O investimento na saúde deve começar cedo. Mais precisamente a partir dos sete anos, quando ocorre um pico de massa óssea volumosa. Nessa fase, o consumo de itens ricos em cálcio, como leite, queijo e iogurte, e a prática regular de exercícios físicos favorecem a formação de ossos mais resistentes e, portanto, menos expostos aos riscos da doença. Mas por toda a vida, independente da idade ou na presença ou não de osteoporose, é preciso ter uma alimentação equilibrada e rica em cálcio, além de incluir atividades físicas na rotina.
A recomendação é de que, no mínimo, seja consumido 1g de cálcio todos os dias. Isso eqüivale a três copos de leite ou de derivados, como iogurte, coalhada ou queijos diversos. Para quem sofre de algum tipo de intolerância ao leite, outros alimentos ricos em cálcio, juntamente com suplementos indicados pelos médicos, podem dar conta do recado. Algumas importantes fontes de cálcio são: vegetais verde-escuros, como couve, agrião, brócolis, rúcula; leite de soja ou tofu; sardinhas e salmão.
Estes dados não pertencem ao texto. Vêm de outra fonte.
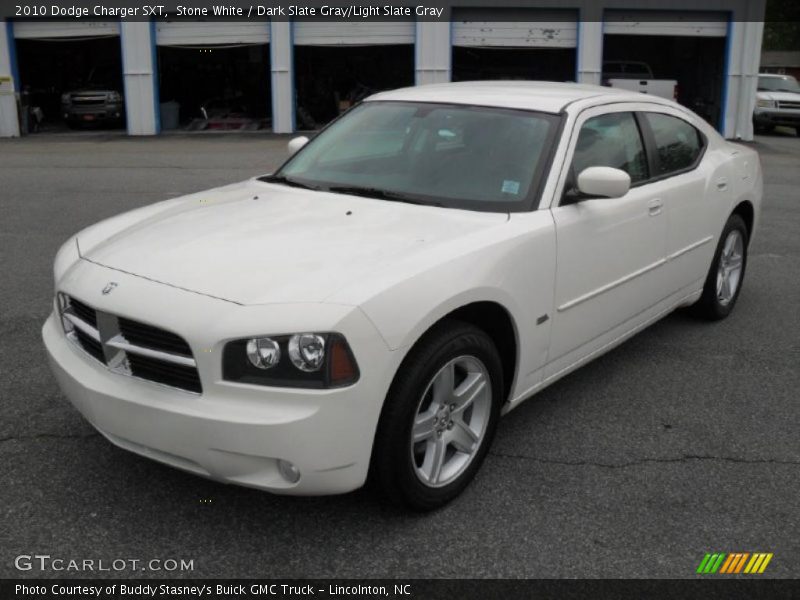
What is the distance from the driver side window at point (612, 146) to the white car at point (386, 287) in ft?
0.04

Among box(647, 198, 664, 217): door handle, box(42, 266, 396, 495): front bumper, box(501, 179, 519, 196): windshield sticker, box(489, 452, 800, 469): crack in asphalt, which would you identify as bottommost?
box(489, 452, 800, 469): crack in asphalt

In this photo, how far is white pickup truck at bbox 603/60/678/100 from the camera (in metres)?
23.9

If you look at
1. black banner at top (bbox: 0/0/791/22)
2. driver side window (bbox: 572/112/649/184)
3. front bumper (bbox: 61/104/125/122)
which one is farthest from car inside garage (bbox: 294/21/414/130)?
driver side window (bbox: 572/112/649/184)

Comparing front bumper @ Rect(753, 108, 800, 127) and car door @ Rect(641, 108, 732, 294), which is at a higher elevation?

Ovos, legumes, frutas secas e grãos integrais, embora em menos quantidade, também entram na lista.

Segundo a endocrinonogista Marise Lazaretti Castro, também é recomendado, para os muito magros, seguir uma dieta mais calórica e até engordar um pouquinho, de preferência ganhando massa muscular. "Uma outra medida importantíssima é tomar banho de sol todos os dias. Deve-se ficar com pernas e braços expostos ao sol direto por 15 a 20 minutos. Essa atitude ajuda na elaboração da vitamina D na pele, que também auxilia na fixação do cálcio no osso. Mas atenção: os raios solares precisam incidir diretamente na pele, não pode ser através de vidros", explica.

Pessoas que se enquadram na lista de possíveis portadoras da doença nunca devem esquecer de três importantes aspectos: Tomar sol, ter alimentação rica em cálcio e praticar uma atividade física.

Como tudo começa

No tecido ósseo existem células formadoras (osteoblastos) e células que reabsorvem (osteoclastos) esse tecido e elas estão nesse processo contínuo na maior parte de nossa vida. "Entre os 40 e 50 anos, lentamente, começam a ocorrer perdas ósseas, o que é considerado normal. Quando a mulher entra na menopausa e os ovários param de produzir hormônios sexuais, principalmente o estrógeno, a perda se acentua. Já no homem, este processo é menos dramático, porque, na maioria das vezes, a produção dos hormônios sexuais diminui mais devagar. Em alguns pacientes a perda de massa óssea pode ser tão intensa que se estabelece a ostopenia, que é o primeiro estágio da doença, mas ainda não existe risco de fraturas. Porém, o tratamento é imprescindível para estacionar as perdas e, se possível, ganhar até um pouco mais de massa óssea. Se o tratamento não for seguido como o recomendado, o próximo passo será a osteoporose", explica o endocrinologista Antonio Carlos do Nascimento.
Sem controle do problema, as fraturas são inevitáveis e costumam seguir uma seqüência com o passar do tempo. "Primeiro acontecem as de punho, pelo esforço numa queda para se apoiar, que ocorrem de 5 a 10 anos depois da menopausa. A seguir, as mais comuns e dolorosas, são as vertebrais. Só mais tarde, em geral em torno dos 75 anos de idade, o risco é de fraturas do colo do fêmur", explica a endocrinologista Marise Lazaretti Castro, da Universidade Federal de São Paulo (Unifesp).